* [Task instructions]:
Each line of the data should be given again exactly.

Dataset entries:
────────────────

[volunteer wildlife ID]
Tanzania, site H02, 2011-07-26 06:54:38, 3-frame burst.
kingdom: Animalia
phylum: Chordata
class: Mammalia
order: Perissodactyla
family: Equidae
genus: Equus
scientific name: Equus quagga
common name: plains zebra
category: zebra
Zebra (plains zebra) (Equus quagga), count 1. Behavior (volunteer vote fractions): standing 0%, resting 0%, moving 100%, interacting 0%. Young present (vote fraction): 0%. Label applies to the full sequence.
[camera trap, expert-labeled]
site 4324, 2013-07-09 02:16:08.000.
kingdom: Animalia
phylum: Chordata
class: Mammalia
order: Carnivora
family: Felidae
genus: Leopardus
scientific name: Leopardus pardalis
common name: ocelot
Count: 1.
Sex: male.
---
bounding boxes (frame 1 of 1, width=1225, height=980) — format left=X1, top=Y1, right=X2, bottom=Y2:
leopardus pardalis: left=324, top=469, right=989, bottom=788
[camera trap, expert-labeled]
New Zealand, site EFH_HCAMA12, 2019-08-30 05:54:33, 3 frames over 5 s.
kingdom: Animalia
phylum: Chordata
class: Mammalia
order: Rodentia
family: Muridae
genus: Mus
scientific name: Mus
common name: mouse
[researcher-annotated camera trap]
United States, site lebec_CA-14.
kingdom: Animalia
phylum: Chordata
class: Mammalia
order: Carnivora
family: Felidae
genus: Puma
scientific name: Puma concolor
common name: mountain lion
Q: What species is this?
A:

────────────────

* [Worked solution]:
[volunteer wildlife ID]
Tanzania, site H02, 2011-07-26 06:54:38, 3-frame burst.
kingdom: Animalia
phylum: Chordata
class: Mammalia
order: Perissodactyla
family: Equidae
genus: Equus
scientific name: Equus quagga
common name: plains zebra
category: zebra
Zebra (plains zebra) (Equus quagga), count 1. Behavior (volunteer vote fractions): standing 0%, resting 0%, moving 100%, interacting 0%. Young present (vote fraction): 0%. Label applies to the full sequence.
[camera trap, expert-labeled]
site 4324, 2013-07-09 02:16:08.000.
kingdom: Animalia
phylum: Chordata
class: Mammalia
order: Carnivora
family: Felidae
genus: Leopardus
scientific name: Leopardus pardalis
common name: ocelot
Count: 1.
Sex: male.
---
bounding boxes (frame 1 of 1, width=1225, height=980) — format left=X1, top=Y1, right=X2, bottom=Y2:
leopardus pardalis: left=324, top=469, right=989, bottom=788
[camera trap, expert-labeled]
New Zealand, site EFH_HCAMA12, 2019-08-30 05:54:33, 3 frames over 5 s.
kingdom: Animalia
phylum: Chordata
class: Mammalia
order: Rodentia
family: Muridae
genus: Mus
scientific name: Mus
common name: mouse
[researcher-annotated camera trap]
United States, site lebec_CA-14.
kingdom: Animalia
phylum: Chordata
class: Mammalia
order: Carnivora
family: Felidae
genus: Puma
scientific name: Puma concolor
common name: mountain lion
Q: What species is this?
A:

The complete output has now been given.